By Adam Cumes, Agency Sales Director, EMEA for Dun & Bradstreet
In the age of automation and efficiency, marketers are under more pressure than ever to deliver results with fewer resources. Budgets are tightening, expectations are rising, and the directive to “do more with less” is echoing across marketing departments worldwide. In this environment, data often feels like a place to save. After all, aren’t all contact records basically the same?
Consider this scenario: A B2B marketing team, facing budget cuts, decides to buy a lower-cost dataset to fuel their next campaign. It looks promising on the surface: thousands of names and emails at a fraction of the cost. But as the campaign rolls out, engagement is anemic. Bounce rates spike. A handful of recipients even lodge privacy complaints. Not only does the campaign underperform, but legal now wants to investigate. What seemed like a savvy savings move ends up eroding ROI, damaging trust, and increasing risk exposure.
So, what do we really pay when we buy cheap data? Often, far more than the price tag suggests.
The Myth of Short-Term Savings
Low-cost data is tempting, especially when every dollar counts. With a flood of vendors offering high volumes at bargain prices, it’s easy to assume you’re getting a good deal. But in many cases, those deals are built on outdated or unverified information, mismatched records, or opaque sourcing methods.
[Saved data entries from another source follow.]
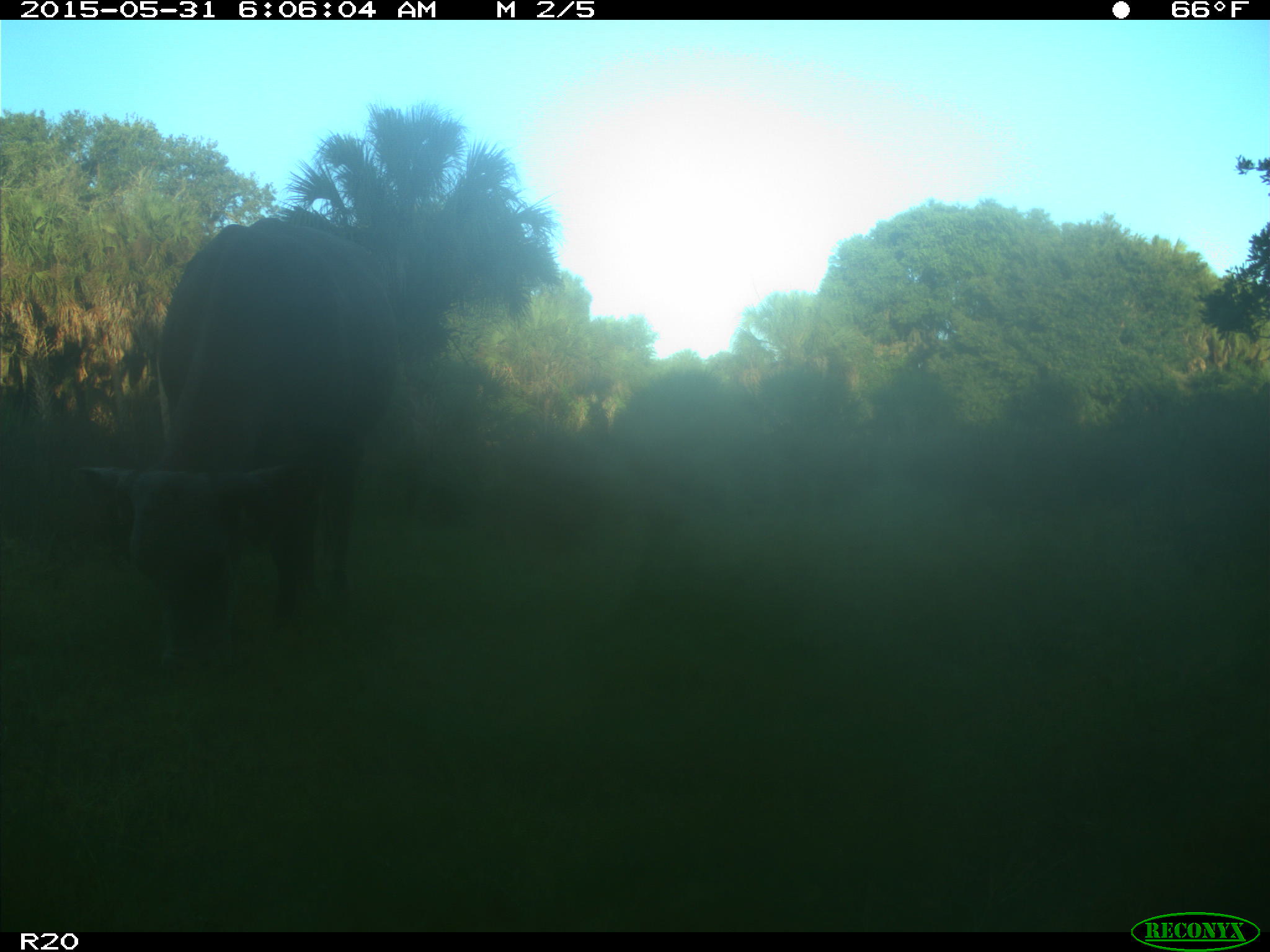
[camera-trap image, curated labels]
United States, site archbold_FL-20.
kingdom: Animalia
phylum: Chordata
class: Mammalia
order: Artiodactyla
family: Bovidae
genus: Bos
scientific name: Bos taurus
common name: domestic cow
Bos taurus (domestic cow).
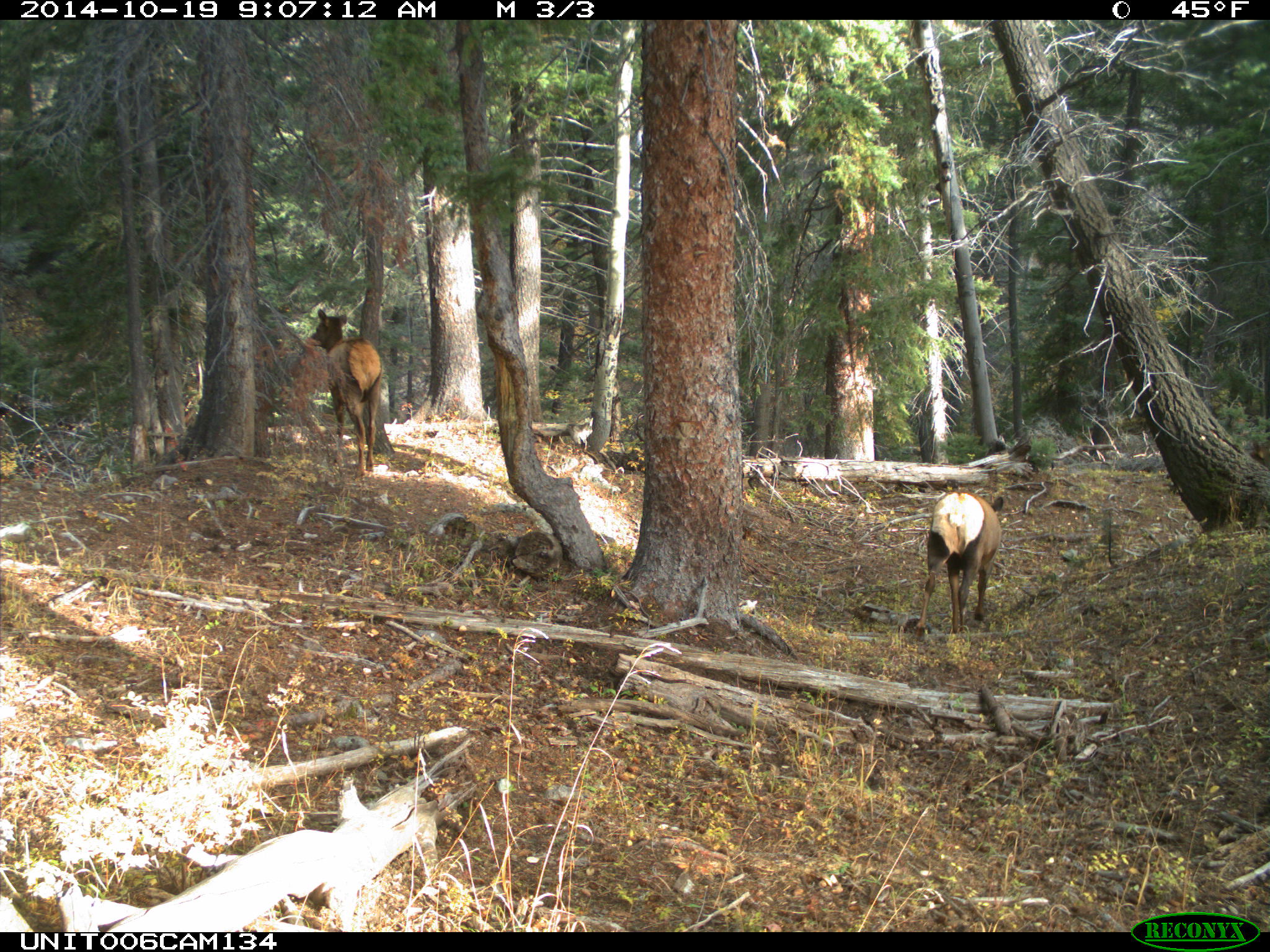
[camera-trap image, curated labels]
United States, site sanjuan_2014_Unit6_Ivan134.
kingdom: Animalia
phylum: Chordata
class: Mammalia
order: Artiodactyla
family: Cervidae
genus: Cervus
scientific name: Cervus elaphus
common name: red deer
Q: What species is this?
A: Cervus elaphus (red deer).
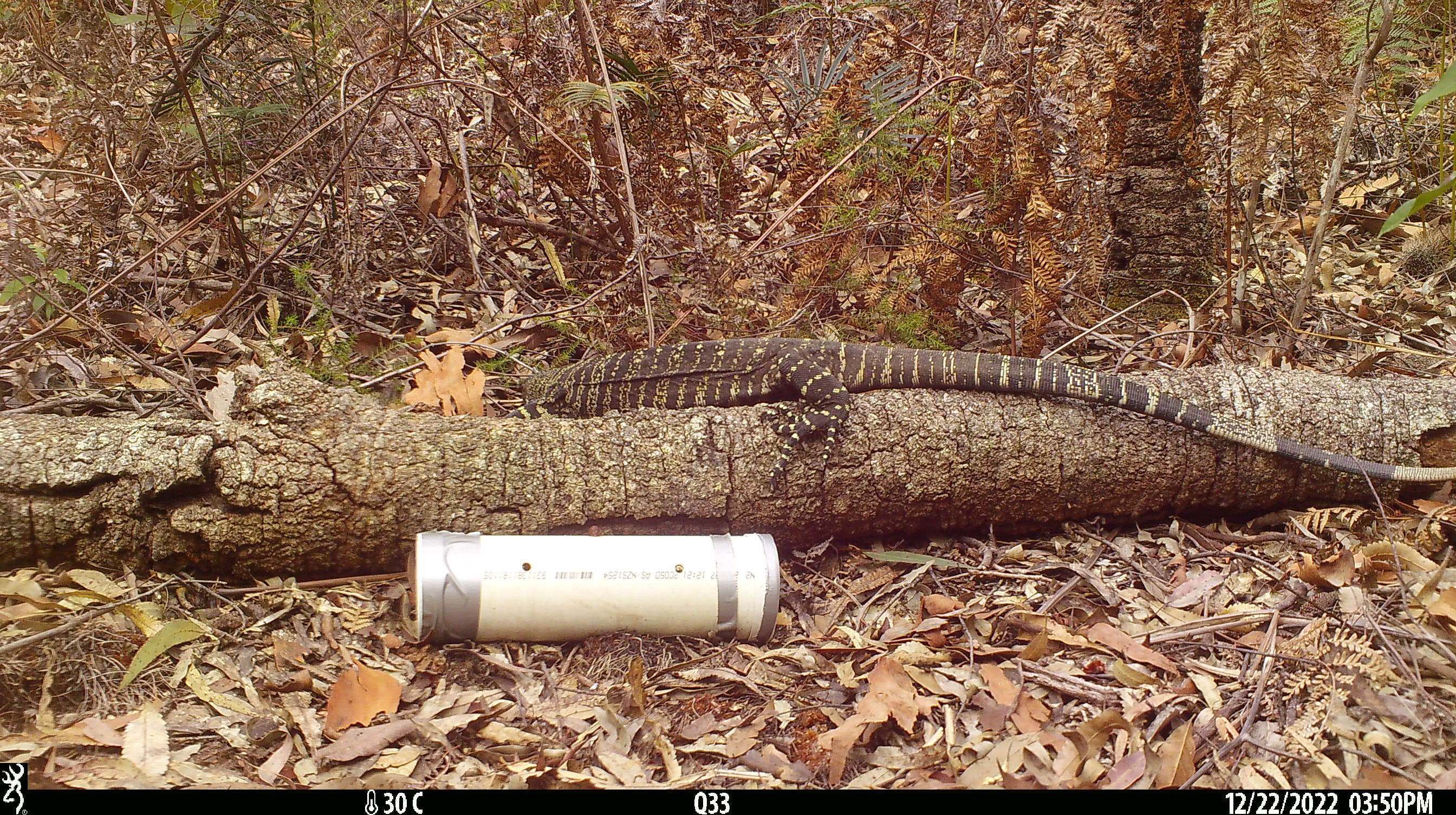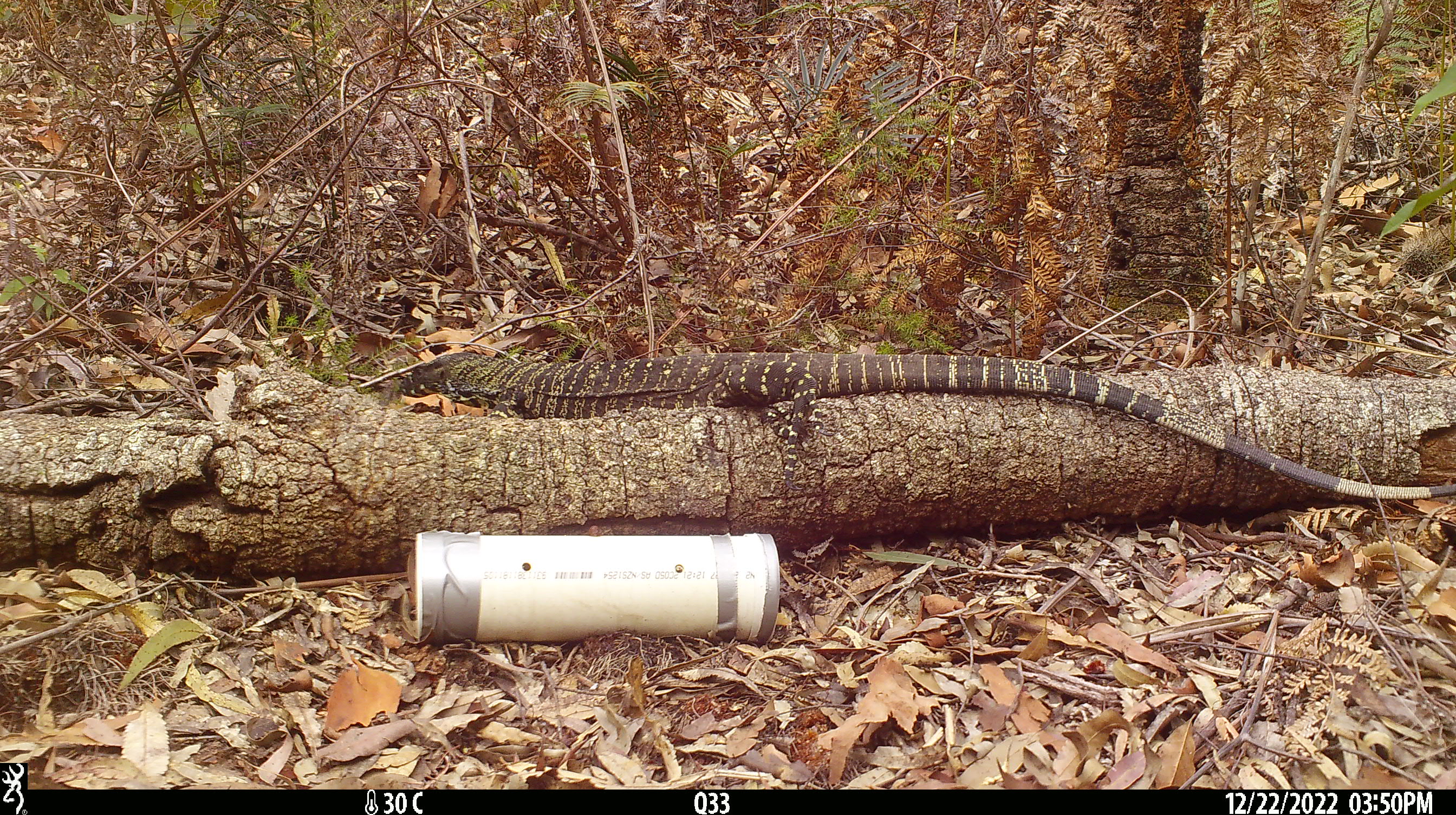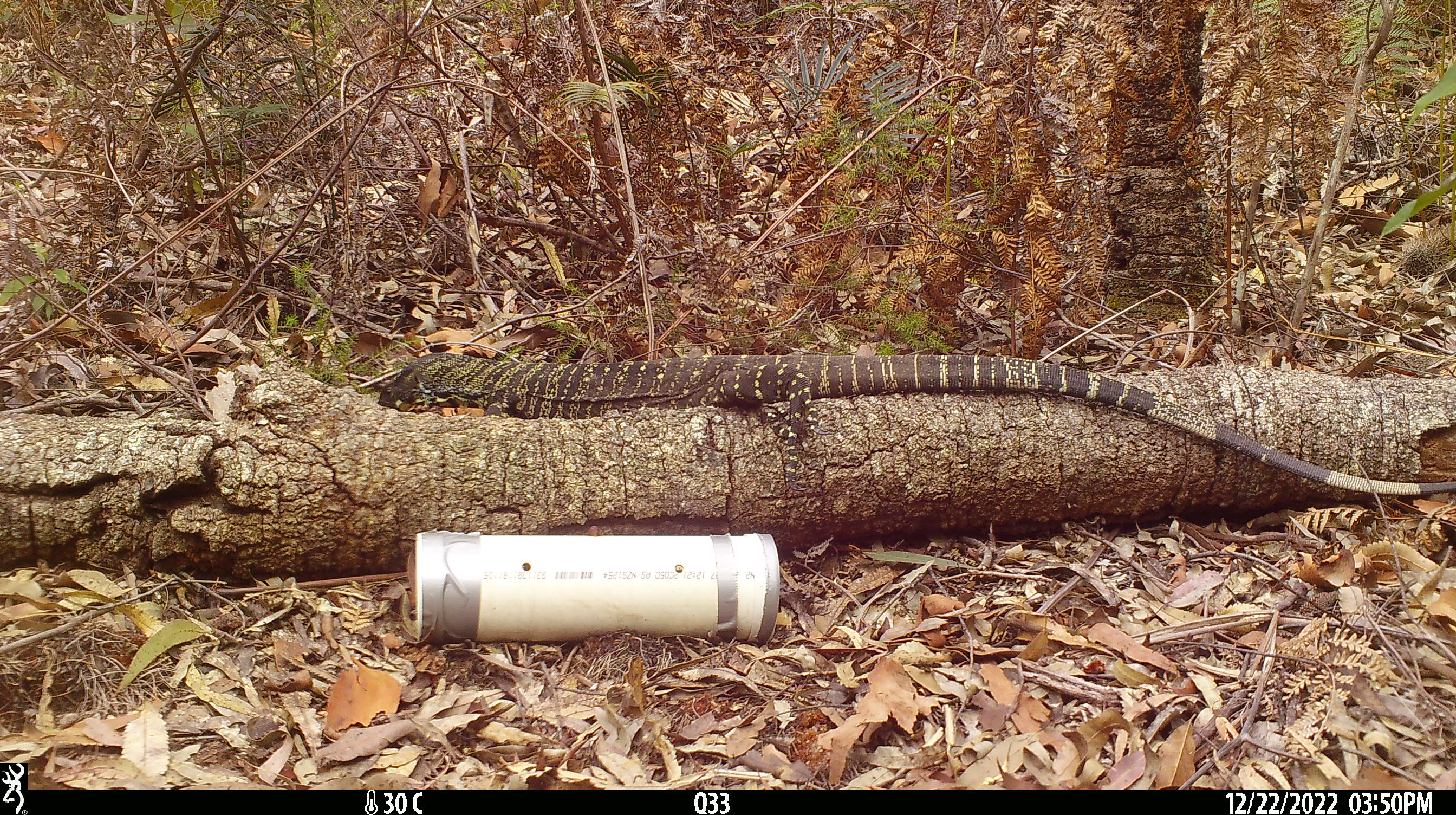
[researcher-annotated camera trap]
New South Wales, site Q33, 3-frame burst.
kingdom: Animalia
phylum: Chordata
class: Reptilia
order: Squamata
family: Varanidae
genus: Varanus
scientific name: Varanus varius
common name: lace monitor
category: goanna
Goanna (lace monitor) (Varanus varius).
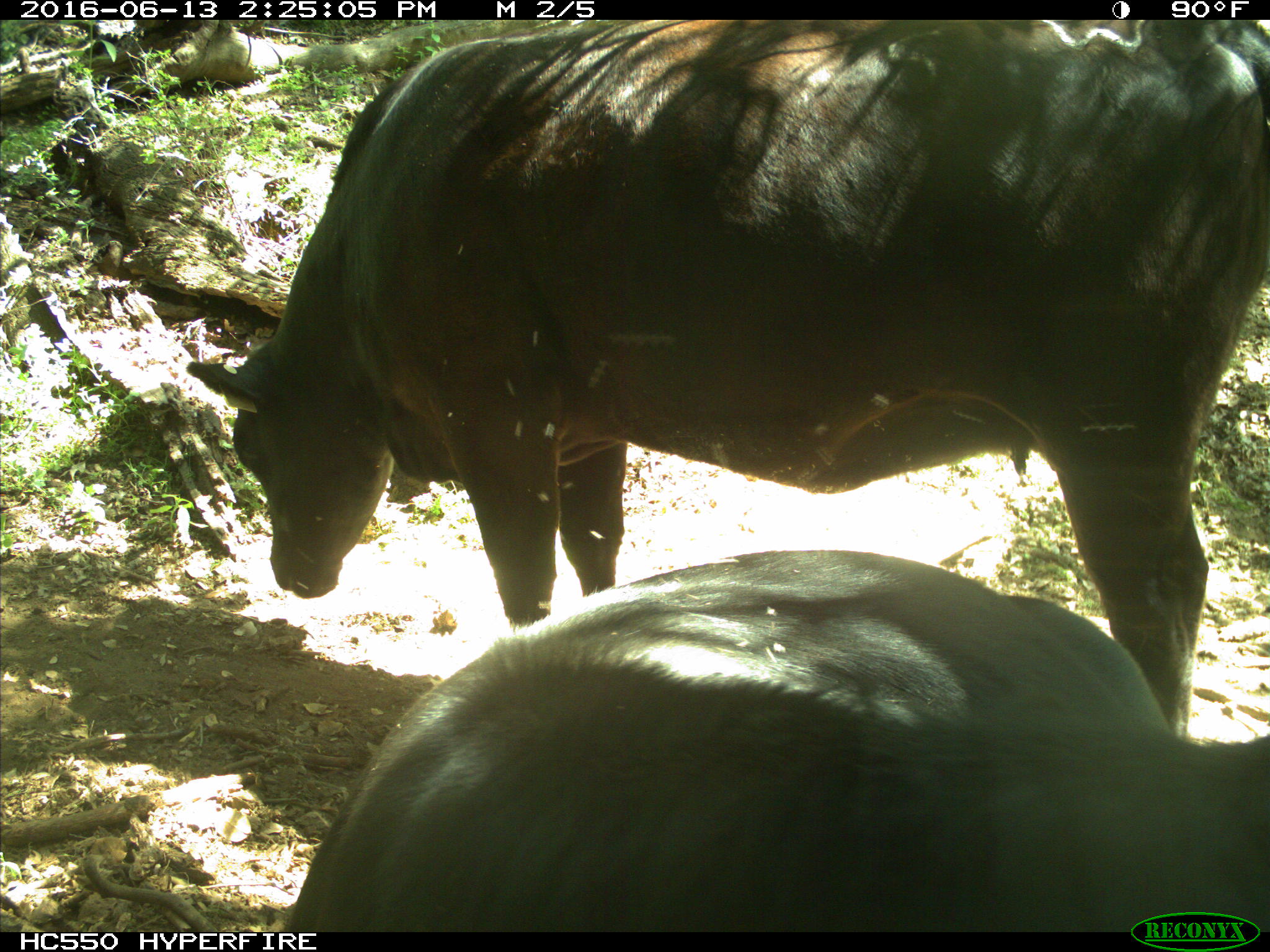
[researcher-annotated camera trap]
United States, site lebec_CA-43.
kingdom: Animalia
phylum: Chordata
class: Mammalia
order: Artiodactyla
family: Bovidae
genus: Bos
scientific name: Bos taurus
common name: domestic cow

What you save in dollars, you lose in effectiveness.
The appeal is understandable. Economic uncertainty has made efficiency the mantra of the day. Marketing teams are leaner, cycles are shorter, and procurement is scrutinizing every contract. In such an environment, low-cost data can seem like an easy way to keep campaigns running. But that illusion quickly fades when the hidden costs start to surface:
Marketing Ineffectiveness. Data is the foundation of modern marketing. If that foundation is shaky, everything built on top of it suffers. Poor data quality means bad match rates, wasted impressions, and missed opportunities. You can’t personalize messaging to someone you can’t accurately identify. And if you can’t deliver relevant, timely content, your audience simply tunes out.
Low-quality data also hinders optimization. When analytics are skewed by inaccurate inputs, performance benchmarks become unreliable. You may find yourself investing more in tactics that appear to work but are built on faulty assumptions, creating a cycle of inefficiency that’s hard to escape.
Compliance and Risk Exposure. Regulatory compliance is another area where cheap data becomes costly. Privacy laws like GDPR and CCPA require companies to maintain clear consent records and transparent sourcing while giving people control over their data. Many low-cost providers simply can’t meet those standards.
When campaigns are built on unverifiable, outdated, or unauthorized information, they risk violating privacy regulations, which can lead to fines, legal action, or mandatory audits. But perhaps even more damaging is the erosion of trust. Privacy violations or even just poor targeting practices can make customers feel surveilled or disrespected. And once trust is broken, it’s hard to repair.
Erosion of Trust and Brand Equity. Customers today are savvy, whether buying for themselves or their businesses. They expect brands to know who they are and to respect their preferences. When a message lands in their inbox that’s clearly off-base—sent to the wrong person, referencing outdated information, or making irrelevant assumptions—it signals that your brand doesn’t care enough to get it right.
But the damage doesn’t stop there. Internally, low-quality data can create tension between marketing and sales, who may see vastly different pictures of the same customer. It can lead to distrust in dashboards, misalignment in strategy, and wasted hours reconciling inconsistent systems. Over time, the result is organizational friction that slows growth and frustrates teams.
How to Prioritize Value Over Price
Reversing these outcomes starts with a mindset shift: from treating data as a commodity to viewing it as infrastructure.
Start by embracing data strategies that prioritize quality, consistency, and applicability across platforms over volume alone. The right strategy isn’t about choosing the cheapest source. It’s about choosing partners who can offer transparency, governance, and interoperability.
Next, insist on auditable, transparent data pipelines. You should know where your data comes from, how it’s validated, and whether it meets compliance requirements. Avoid providers who operate as black boxes. Instead, work with sources that can explain their matching logic, validation methods, and consent practices.
Finally, invest in persistent identity resolution models. In today’s omnichannel world, your audiences aren’t static. They interact across devices, roles, and platforms. Persistent identity resolution ensures you’re not just guessing who someone is based on a single interaction. Instead, it connects behaviors and signals over time, enabling you to deliver more accurate, relevant, and respectful experiences.
Data strategy is not a line item. It’s a core component of your brand’s infrastructure. Choosing cheap data might help you hit a short-term budget target, but it often undermines the very outcomes you’re trying to achieve. The real ROI comes not from how much data you can buy for the lowest cost, but from how effectively that data drives outcomes across your marketing, sales, and service functions.